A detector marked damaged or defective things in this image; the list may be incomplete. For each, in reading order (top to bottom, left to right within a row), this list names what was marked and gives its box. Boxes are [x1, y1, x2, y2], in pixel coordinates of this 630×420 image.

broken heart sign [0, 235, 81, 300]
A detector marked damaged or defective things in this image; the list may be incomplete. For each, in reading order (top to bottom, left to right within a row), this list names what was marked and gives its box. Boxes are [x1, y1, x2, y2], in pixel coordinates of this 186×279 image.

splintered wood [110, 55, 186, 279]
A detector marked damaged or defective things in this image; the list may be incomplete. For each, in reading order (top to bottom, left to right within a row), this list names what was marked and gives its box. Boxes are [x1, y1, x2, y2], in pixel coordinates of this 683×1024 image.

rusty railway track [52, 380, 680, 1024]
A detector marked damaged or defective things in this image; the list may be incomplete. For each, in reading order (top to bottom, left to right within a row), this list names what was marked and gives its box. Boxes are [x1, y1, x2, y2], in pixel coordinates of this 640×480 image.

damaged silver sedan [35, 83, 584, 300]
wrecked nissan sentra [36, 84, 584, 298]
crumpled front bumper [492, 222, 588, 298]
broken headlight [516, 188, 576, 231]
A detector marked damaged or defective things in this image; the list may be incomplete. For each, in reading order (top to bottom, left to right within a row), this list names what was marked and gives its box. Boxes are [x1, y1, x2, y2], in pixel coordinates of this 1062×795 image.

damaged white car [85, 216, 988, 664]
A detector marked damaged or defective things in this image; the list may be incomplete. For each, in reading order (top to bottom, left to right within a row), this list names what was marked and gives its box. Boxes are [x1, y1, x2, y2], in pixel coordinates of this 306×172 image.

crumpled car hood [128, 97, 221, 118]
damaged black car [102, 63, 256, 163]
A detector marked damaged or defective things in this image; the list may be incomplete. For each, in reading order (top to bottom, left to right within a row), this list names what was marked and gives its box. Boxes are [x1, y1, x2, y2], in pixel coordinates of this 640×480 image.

_WHAT YOU WILL DO_: Could you repeat all of the material above exactly?

_EXERCISE RESULT_:
A detector marked damaged or defective things in this image; the list may be incomplete. For each, in reading order (top to bottom, left to right within a row), this list names what was marked and gives its box. Boxes are [x1, y1, x2, y2], in pixel coordinates of this 630×420 image.

broken heart sign [0, 235, 81, 300]
A detector marked damaged or defective things in this image; the list may be incomplete. For each, in reading order (top to bottom, left to right within a row), this list names what was marked and gives its box. Boxes are [x1, y1, x2, y2], in pixel coordinates of this 186×279 image.

splintered wood [110, 55, 186, 279]
A detector marked damaged or defective things in this image; the list may be incomplete. For each, in reading order (top to bottom, left to right within a row), this list names what was marked and gives its box. Boxes are [x1, y1, x2, y2], in pixel coordinates of this 683×1024 image.

rusty railway track [52, 380, 680, 1024]
A detector marked damaged or defective things in this image; the list may be incomplete. For each, in reading order (top to bottom, left to right within a row), this list names what was marked and gives its box. Boxes are [x1, y1, x2, y2], in pixel coordinates of this 640×480 image.

damaged silver sedan [35, 83, 584, 300]
wrecked nissan sentra [36, 84, 584, 298]
crumpled front bumper [492, 222, 588, 298]
broken headlight [516, 188, 576, 231]
A detector marked damaged or defective things in this image; the list may be incomplete. For each, in reading order (top to bottom, left to right within a row), this list names what was marked and gives its box. Boxes are [x1, y1, x2, y2], in pixel coordinates of this 1062×795 image.

damaged white car [85, 216, 988, 664]
A detector marked damaged or defective things in this image; the list may be incomplete. For each, in reading order (top to bottom, left to right within a row), this list names what was marked and gives its box. Boxes are [x1, y1, x2, y2], in pixel coordinates of this 306×172 image.

crumpled car hood [128, 97, 221, 118]
damaged black car [102, 63, 256, 163]
A detector marked damaged or defective things in this image; the list may be incomplete. For each, in reading order (top to bottom, left to right within a row), this list names what was marked and gives its box. Boxes are [x1, y1, x2, y2], in pixel coordinates of this 640×480 image.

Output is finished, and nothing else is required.